TP2.LO 11.2Speedy delivery service recently hired a new accountant who discovered that the prior accountant had erroneously capitalized routine repair and maintenance costs on delivery trucks. The costs were added to the overall trucks’ book values and depreciated over time. How should Speedy have recorded routine maintenance and repair costs? What effect did the error have on Speedy’s balance sheet and income statement?
TP3.LO 11.3Speedy Delivery has a very lazy accountant. When originally setting up the delivery trucks into the accounting system, the accountant did not want to calculate the expected salvage value for each vehicle. He left salvage value at $0 even though this is not the case. Explain what leaving the salvage value at $0 would do for depreciation. Discuss the differences, if any, between straight-line, double-declining, and units-of-production methods.

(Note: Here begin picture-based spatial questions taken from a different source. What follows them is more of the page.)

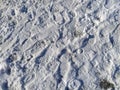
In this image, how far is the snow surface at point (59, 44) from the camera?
6809 millimetres

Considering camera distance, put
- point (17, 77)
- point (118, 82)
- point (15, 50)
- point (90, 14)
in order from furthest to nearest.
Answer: point (90, 14)
point (15, 50)
point (17, 77)
point (118, 82)

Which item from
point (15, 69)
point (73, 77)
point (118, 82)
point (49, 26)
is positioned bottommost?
point (118, 82)

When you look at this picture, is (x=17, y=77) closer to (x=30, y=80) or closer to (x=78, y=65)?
(x=30, y=80)

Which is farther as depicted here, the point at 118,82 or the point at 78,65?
the point at 78,65

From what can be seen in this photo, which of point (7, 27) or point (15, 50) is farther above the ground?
point (7, 27)

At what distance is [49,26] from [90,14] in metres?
1.21

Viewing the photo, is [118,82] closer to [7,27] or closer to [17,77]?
[17,77]

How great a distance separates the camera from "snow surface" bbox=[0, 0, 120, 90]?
681 centimetres

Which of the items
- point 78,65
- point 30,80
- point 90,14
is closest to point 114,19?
point 90,14

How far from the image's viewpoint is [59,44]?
7.61 m

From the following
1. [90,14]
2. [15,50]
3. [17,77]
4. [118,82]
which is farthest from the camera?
[90,14]

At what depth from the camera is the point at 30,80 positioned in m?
6.93

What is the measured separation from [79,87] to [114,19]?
235 cm

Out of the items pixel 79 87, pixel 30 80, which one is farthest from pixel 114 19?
pixel 30 80
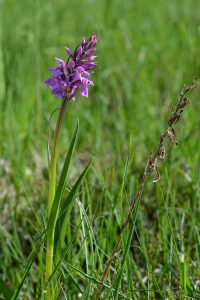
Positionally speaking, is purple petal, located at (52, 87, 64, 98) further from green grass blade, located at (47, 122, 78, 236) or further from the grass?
the grass

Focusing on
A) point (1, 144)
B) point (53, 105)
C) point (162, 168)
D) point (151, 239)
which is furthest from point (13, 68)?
A: point (151, 239)

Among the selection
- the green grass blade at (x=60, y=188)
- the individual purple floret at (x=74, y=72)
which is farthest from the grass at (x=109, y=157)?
the individual purple floret at (x=74, y=72)

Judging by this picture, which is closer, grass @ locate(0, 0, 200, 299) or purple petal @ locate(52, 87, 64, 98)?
purple petal @ locate(52, 87, 64, 98)

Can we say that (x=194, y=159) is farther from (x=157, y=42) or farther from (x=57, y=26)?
(x=57, y=26)

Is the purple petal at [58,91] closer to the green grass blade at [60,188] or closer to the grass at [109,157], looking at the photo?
the green grass blade at [60,188]

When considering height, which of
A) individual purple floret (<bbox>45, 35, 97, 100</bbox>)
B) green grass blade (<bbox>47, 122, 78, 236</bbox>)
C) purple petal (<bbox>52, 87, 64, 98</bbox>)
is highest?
individual purple floret (<bbox>45, 35, 97, 100</bbox>)

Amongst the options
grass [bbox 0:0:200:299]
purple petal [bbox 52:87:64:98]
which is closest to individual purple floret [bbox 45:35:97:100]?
purple petal [bbox 52:87:64:98]
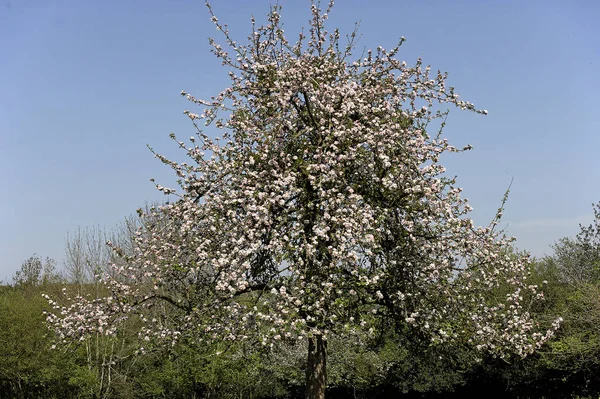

TP4.LO 11.4Malone Industries has been in business for five years and has been very successful. In the past year, it expanded operations by buying Hot Metal Manufacturing for a price greater than the value of the net assets purchased. In the past year, the customer base has expanded much more than expected, and the company’s owners want to increase the goodwill account. Your CPA firm has been hired to help Malone prepare year-end financial statements, and your boss has asked you to talk to Malone’s managers about goodwill and whether an adjustment can be made to the goodwill account. How do you respond to the owners and managers?
TP5.LO 11.5Your family started a new manufacturing business making outdoor benches for use in parks and outdoor venues two years ago. The business has been very successful, and sales are soaring. Because of this success, your family realizes that the equipment purchased to start the business will not last as long as expected because the company has needed to run twenty-four-hour production shifts for most of the past year. There has been a lot of wear and tear on the equipment. The original useful lives and salvage values are not as accurate as your family had hoped. Your aunt, who is the production manager for the family business, has approached you because she is concerned about this issue, and she knows you have had an accounting class. What advice do you have for her? How should the company readjust given the realities of the last few years?